If you are a fan of ancient Roman ruins, Pompeii is a site like no other. Preserved so well after the violent volcanic eruption from nearby Mount Vesuvius covered the entire city in more than 50 feet of ash, the city escaped the usual ravages that 1,500 years would deliver.
The roadways are still neatly paved with fitted flagstones and there are rows and rows of intact buildings on either sides of the streets. Taller buildings have their roofs caved in but other than that, many are still standing.
As usual, I had a greater interest in the temples rather than the individual homes though it was an unusual sight to see so many “regular” houses at a place like this. Most ruins are made up of palaces, castles, temples and other such buildings. It really made it feel like a true Roman town.
Anyway, it was the temples that drew my attention. They were in pretty poor shape but most had their stairs, foundations and some columns standing to mark their place. As I learned during our tour, the grand temples of Jupiter and Apollo fared so poorly because they had actually collapsed in an earthquake several years before the eruption.
Even though I focused on the temples, some of the houses were impressive. The House of the Faun is one of the best ones known in Pompeii, named for the statue found in the front yard water basin. Inside this, and many other buildings, are extraordinary mosaics used to decorate both the interior and exterior. This particular house covered an entire city block and illustrated the wealth that some of the Pompeii residents enjoyed.

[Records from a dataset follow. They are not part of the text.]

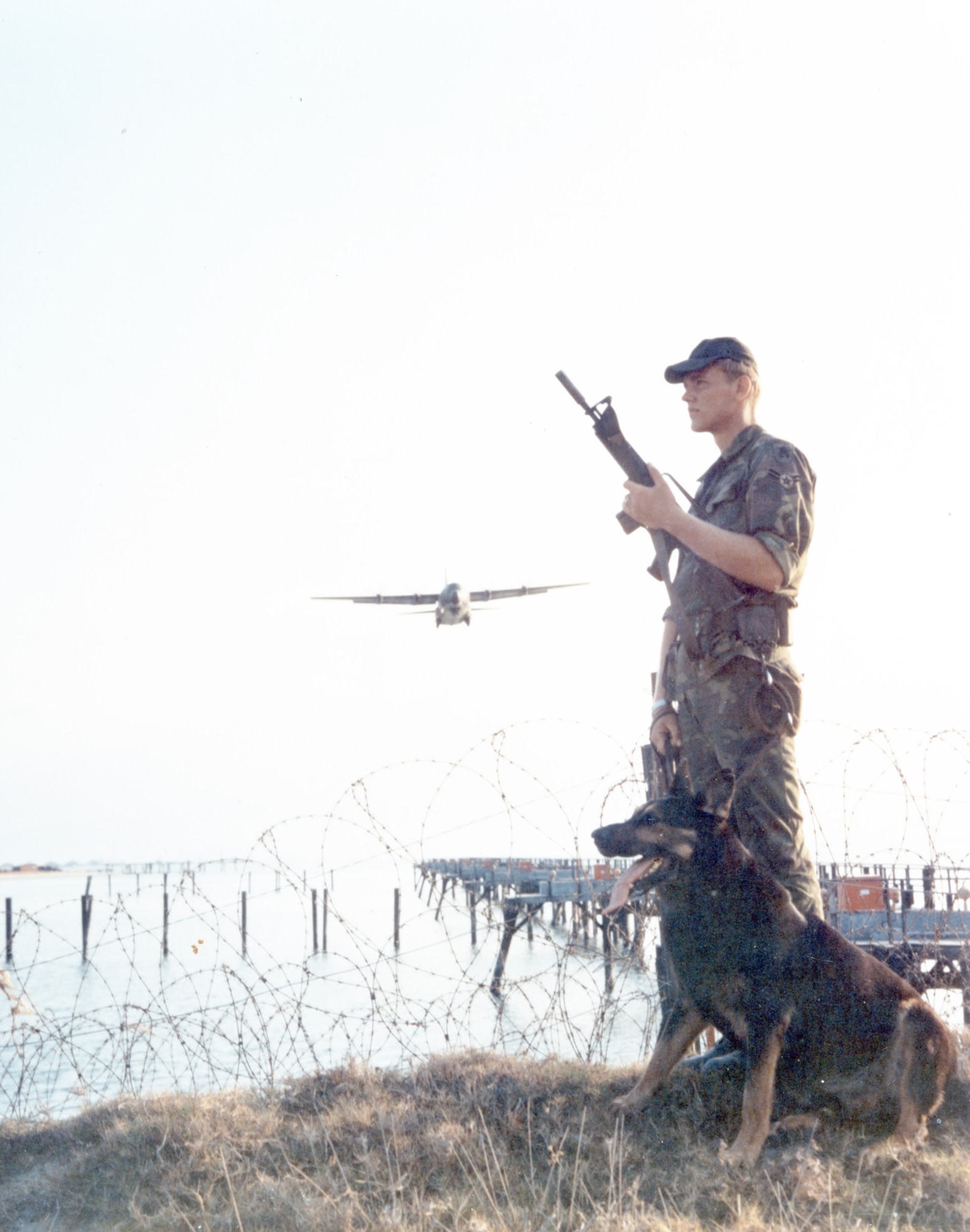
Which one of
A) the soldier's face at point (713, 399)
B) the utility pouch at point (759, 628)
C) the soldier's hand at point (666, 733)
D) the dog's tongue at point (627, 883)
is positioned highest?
the soldier's face at point (713, 399)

The large amphitheatre was a grand sight and looked like it could have been used just yesterday. The high banks of seats fanned out in a semi-circle around the center stage, and I could easily visualize the place filled with excited Pompeii citizens waiting for some sort of performance.
The plaster casts made from the actual victims who died at Pompeii were both fascinating and tragic at the same time. Those who died were covered in hot ash at the time, which eventually turned solid around their remains.

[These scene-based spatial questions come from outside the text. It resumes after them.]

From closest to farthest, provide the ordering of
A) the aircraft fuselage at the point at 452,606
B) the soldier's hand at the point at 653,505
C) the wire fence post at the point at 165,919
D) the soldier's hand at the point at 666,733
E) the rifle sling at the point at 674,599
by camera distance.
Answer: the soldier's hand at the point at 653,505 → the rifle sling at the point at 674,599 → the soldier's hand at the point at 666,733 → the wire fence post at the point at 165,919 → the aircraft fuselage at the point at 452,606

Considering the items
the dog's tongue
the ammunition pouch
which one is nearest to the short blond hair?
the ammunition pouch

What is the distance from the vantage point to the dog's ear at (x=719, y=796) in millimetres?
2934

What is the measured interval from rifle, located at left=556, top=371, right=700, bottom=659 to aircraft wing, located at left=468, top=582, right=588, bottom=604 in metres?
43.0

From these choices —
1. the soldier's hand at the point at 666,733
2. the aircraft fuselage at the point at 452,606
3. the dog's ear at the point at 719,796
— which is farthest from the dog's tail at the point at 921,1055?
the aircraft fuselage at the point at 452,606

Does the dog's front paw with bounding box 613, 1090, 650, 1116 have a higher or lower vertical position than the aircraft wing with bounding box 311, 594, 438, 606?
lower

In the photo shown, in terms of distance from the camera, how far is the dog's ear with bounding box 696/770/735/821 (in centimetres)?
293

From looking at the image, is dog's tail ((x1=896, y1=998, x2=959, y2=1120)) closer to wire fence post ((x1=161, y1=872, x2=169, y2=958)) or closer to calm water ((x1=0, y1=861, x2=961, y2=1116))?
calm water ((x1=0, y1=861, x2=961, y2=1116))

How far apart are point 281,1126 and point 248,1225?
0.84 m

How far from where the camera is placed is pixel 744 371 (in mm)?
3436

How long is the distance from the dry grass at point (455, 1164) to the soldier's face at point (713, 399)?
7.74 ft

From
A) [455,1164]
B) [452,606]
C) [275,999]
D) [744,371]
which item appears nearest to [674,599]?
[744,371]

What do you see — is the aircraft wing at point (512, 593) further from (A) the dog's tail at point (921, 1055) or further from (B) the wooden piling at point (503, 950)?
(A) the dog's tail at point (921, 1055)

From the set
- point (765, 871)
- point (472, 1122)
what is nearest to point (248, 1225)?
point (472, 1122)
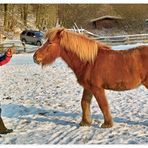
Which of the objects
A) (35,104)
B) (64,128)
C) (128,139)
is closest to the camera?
(128,139)

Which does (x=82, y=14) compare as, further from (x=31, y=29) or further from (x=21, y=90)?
(x=21, y=90)

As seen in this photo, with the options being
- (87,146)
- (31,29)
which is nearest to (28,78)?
(31,29)

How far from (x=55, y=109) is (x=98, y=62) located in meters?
0.88

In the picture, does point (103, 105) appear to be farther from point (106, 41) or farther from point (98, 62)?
point (106, 41)

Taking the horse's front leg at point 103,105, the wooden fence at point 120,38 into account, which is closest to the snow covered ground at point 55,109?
the horse's front leg at point 103,105

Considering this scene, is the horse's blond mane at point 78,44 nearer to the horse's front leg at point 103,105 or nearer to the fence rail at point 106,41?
the horse's front leg at point 103,105

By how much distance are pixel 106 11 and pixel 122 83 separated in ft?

As they were excavated, these natural molds were used to create plaster casts of the victims. Many of these have been left in place, so you can see exactly where people died and in what poses. I find it gives a sense of gravity and respect to the town but it’s also more than a little creepy.
Not all parts of Pompeii are open to visitors at all times, and the open areas can vary from time to time. Even with some sporadic closures, you can easily spend a full day seeing the city. If you like to see every single ruin (like us) in detail then you should schedule two full days so you don’t have to rush.

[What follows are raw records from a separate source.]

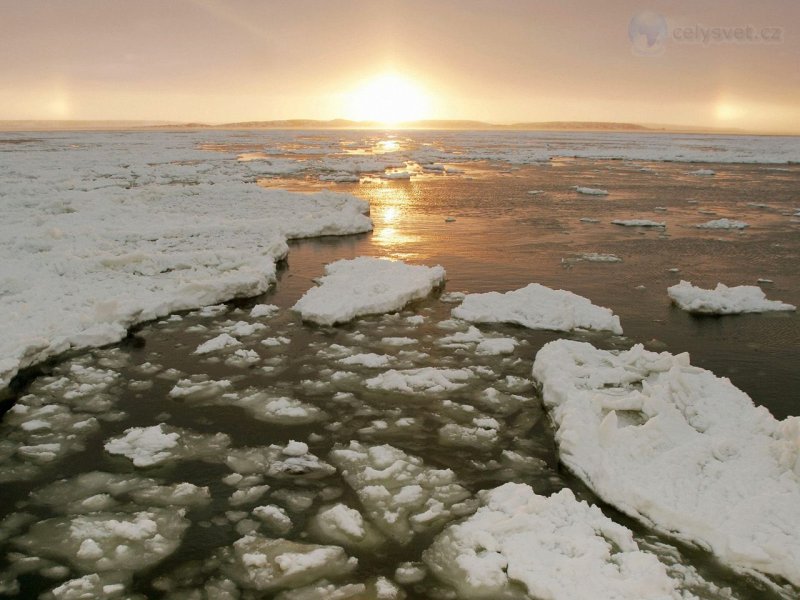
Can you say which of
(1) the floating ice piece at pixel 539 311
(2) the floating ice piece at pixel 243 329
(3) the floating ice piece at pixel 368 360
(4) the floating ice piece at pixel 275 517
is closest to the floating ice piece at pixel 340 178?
(1) the floating ice piece at pixel 539 311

The city of Pompeii is absolutely remarkable and without a doubt the most complete site of Roman-era architecture in the world. Though the ruins and buildings themselves are extensive, you may want to visit the Naples National Archaeological Museum to see the huge collection of personal items found during the city excavation.
There are Roman ruins found in dozens of countries, ranging from the UK down as far south as Egypt. Have you visited any of them during your travels? If you could see any particular site of ruins, which one would you see?